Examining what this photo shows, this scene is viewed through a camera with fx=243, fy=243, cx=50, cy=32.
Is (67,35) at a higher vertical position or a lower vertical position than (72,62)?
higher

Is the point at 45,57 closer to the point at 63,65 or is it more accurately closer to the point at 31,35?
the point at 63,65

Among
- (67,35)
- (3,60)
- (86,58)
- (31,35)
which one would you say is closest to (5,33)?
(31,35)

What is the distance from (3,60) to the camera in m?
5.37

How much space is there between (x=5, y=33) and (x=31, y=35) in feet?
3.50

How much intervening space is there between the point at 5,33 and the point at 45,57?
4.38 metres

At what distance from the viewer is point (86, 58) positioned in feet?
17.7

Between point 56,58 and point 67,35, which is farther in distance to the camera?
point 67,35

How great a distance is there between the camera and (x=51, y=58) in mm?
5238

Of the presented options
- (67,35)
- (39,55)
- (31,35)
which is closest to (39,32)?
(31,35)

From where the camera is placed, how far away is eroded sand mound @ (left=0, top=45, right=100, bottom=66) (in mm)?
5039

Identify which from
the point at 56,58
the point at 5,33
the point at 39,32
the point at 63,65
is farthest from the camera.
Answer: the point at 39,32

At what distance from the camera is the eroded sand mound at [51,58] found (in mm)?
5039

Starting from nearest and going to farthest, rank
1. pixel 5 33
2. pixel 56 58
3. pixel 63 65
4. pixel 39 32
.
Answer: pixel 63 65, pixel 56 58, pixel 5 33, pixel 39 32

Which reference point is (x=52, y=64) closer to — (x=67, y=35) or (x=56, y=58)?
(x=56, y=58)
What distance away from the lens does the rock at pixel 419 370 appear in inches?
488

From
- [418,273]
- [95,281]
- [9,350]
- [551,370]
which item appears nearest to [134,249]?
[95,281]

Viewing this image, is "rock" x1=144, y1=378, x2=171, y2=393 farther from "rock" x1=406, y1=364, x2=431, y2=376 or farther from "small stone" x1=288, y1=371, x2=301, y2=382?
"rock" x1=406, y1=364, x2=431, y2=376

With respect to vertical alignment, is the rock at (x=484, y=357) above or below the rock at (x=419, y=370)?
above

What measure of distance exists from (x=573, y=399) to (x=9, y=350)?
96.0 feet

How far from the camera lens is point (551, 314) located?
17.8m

=-=-=

▶ _Challenge_
Update all of the lines above by changing each "eroded sand mound" to "sand ridge". Keep everything else unchanged.

▶ _Exercise output_
Examining what this photo shows, this scene is viewed through a camera with fx=243, fy=243, cx=50, cy=32.
Is (67,35) at a higher vertical position or a lower vertical position than (72,62)?
higher

Is the point at 45,57 closer to the point at 63,65 or is it more accurately closer to the point at 31,35?
the point at 63,65

Among
- (67,35)
- (3,60)
- (86,58)
- (31,35)
which one would you say is closest to (5,33)?
(31,35)

What is the distance from (3,60) to the camera in m?
5.37

How much space is there between (x=5, y=33) and (x=31, y=35) in feet?
3.50

How much intervening space is there between the point at 5,33 and the point at 45,57?
4.38 metres

At what distance from the viewer is point (86, 58) positioned in feet?
17.7

Between point 56,58 and point 67,35, which is farther in distance to the camera?
point 67,35

How great a distance is there between the camera and (x=51, y=58) in mm?
5238

Of the presented options
- (67,35)
- (39,55)
- (31,35)
which is closest to (39,32)?
(31,35)

From where the camera is placed, how far away is sand ridge @ (left=0, top=45, right=100, bottom=66) (in mm)?
5039

Identify which from
the point at 56,58
the point at 5,33
the point at 39,32
the point at 63,65
is farthest from the camera.
Answer: the point at 39,32

At what distance from the camera is the sand ridge at [51,58] found (in mm)?
5039

Starting from nearest and going to farthest, rank
1. pixel 5 33
2. pixel 56 58
3. pixel 63 65
4. pixel 39 32
.
Answer: pixel 63 65, pixel 56 58, pixel 5 33, pixel 39 32

Which reference point is (x=52, y=64) closer to — (x=67, y=35) or (x=56, y=58)?
(x=56, y=58)
What distance away from the lens does the rock at pixel 419 370 appear in inches?
488

From
- [418,273]
- [95,281]
- [9,350]
- [551,370]
which item appears nearest to [134,249]?
[95,281]

Viewing this image, is "rock" x1=144, y1=378, x2=171, y2=393 farther from "rock" x1=406, y1=364, x2=431, y2=376 or farther from "small stone" x1=288, y1=371, x2=301, y2=382?
"rock" x1=406, y1=364, x2=431, y2=376

With respect to vertical alignment, is the rock at (x=484, y=357) above or below the rock at (x=419, y=370)?
above

What measure of distance exists from (x=573, y=399) to (x=9, y=350)?
96.0 feet

How far from the camera lens is point (551, 314) located?
17.8m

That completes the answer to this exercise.